# [Given exercise]
Pictures excluded, retype the lines from the one containing "Examining this scene, what one of" through the last line of the data below, both included.

# Start of Data for this task

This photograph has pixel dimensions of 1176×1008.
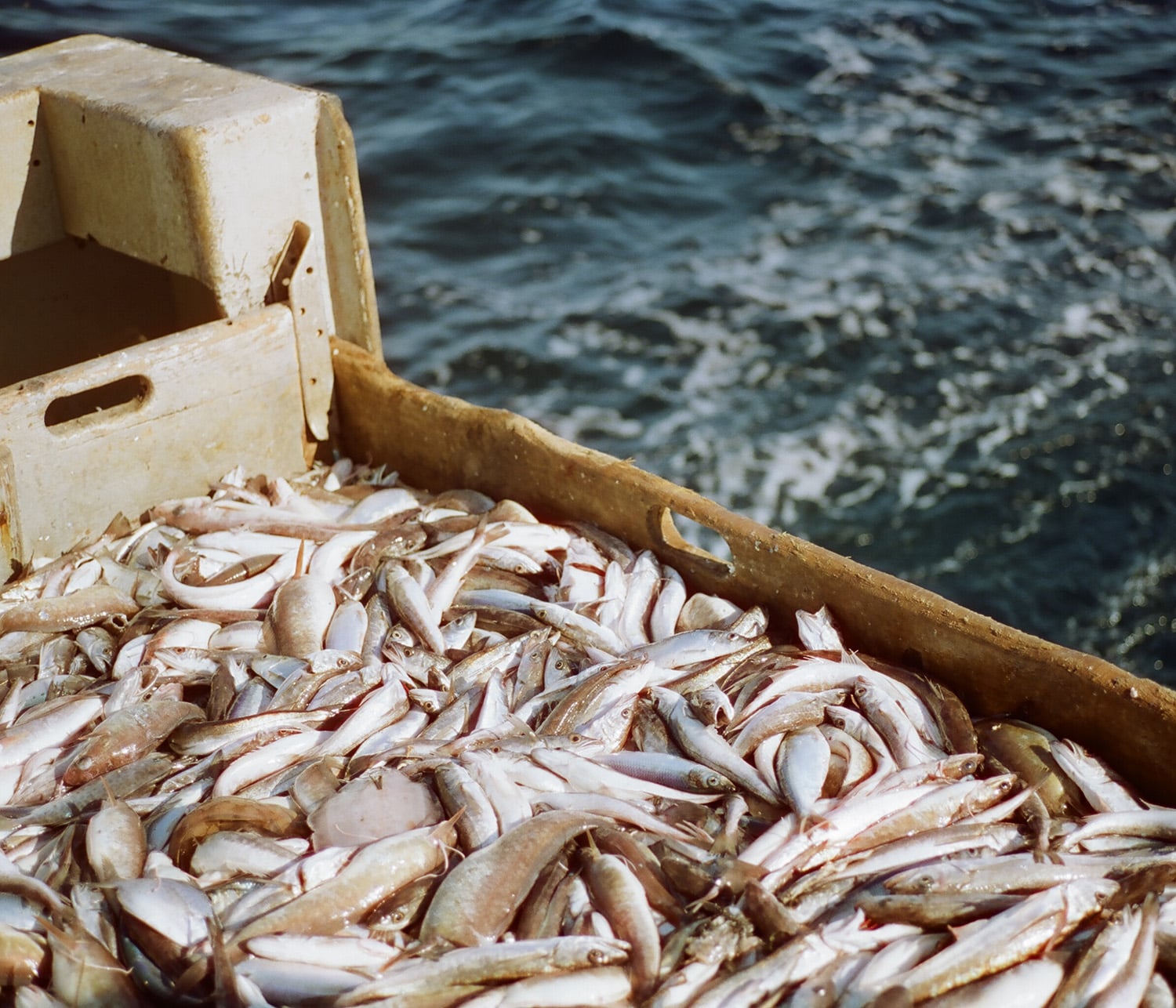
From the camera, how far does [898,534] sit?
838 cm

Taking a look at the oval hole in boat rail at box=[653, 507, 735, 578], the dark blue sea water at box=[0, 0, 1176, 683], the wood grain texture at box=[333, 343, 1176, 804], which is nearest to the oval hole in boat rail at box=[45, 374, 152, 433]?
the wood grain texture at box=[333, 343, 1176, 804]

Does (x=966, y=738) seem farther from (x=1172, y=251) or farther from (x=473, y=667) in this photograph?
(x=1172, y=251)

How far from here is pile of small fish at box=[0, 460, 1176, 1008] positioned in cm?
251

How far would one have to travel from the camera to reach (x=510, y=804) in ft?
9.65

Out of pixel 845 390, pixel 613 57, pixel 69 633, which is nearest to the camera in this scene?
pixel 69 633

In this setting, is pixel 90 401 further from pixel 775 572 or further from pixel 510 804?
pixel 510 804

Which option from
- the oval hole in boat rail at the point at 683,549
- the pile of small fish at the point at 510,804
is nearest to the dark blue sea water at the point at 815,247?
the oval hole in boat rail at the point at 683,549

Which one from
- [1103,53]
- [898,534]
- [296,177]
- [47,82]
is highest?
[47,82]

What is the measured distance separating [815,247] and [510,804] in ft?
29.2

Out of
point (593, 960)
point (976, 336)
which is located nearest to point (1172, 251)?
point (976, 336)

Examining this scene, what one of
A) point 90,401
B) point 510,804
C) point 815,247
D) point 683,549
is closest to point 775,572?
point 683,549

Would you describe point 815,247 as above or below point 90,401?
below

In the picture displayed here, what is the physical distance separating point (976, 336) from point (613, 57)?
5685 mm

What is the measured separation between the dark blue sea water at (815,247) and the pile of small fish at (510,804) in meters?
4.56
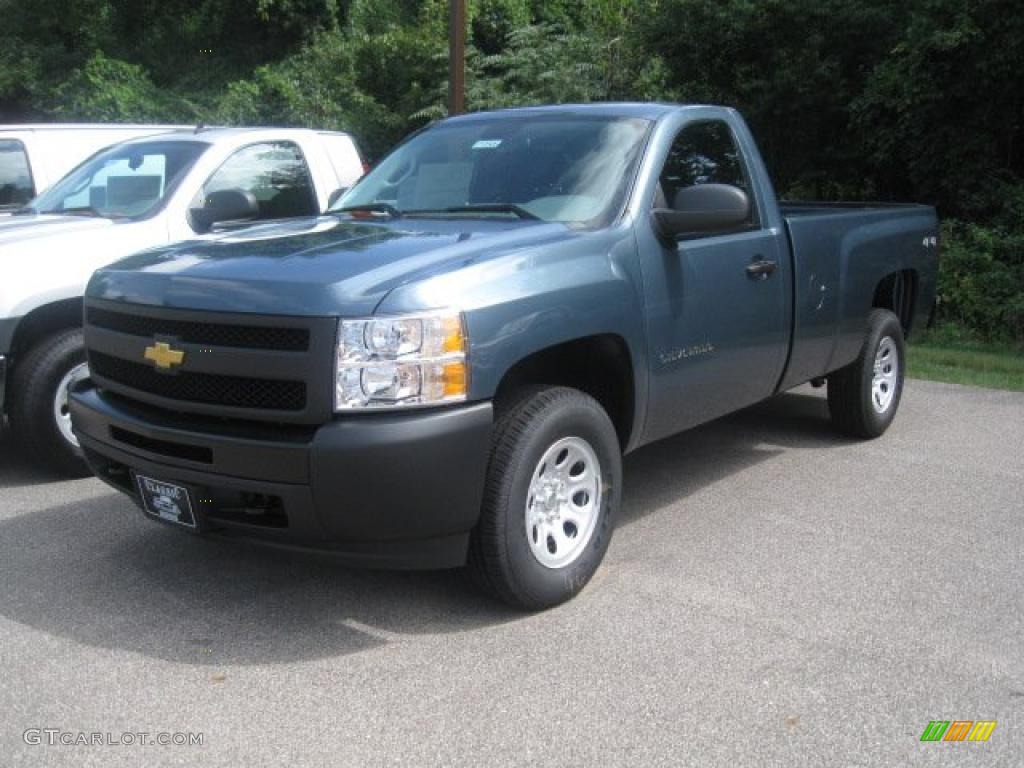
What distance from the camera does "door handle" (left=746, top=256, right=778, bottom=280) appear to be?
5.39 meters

# End of Data for this task

# [Answer to this task]
Examining this scene, what one of
A) point 90,401
B) point 510,804
C) point 815,247
D) point 683,549
is closest to point 775,572?
point 683,549

Would you describe point 815,247 as above or below point 90,401?
below

In the picture displayed here, what is the physical distance separating point (976, 336) from point (613, 57)?
5685 mm

What is the measured separation between the dark blue sea water at (815,247) and the pile of small fish at (510,804) in meters?
4.56
What distance from the camera does "door handle" (left=746, top=256, right=778, bottom=280) appear to be?
5.39 meters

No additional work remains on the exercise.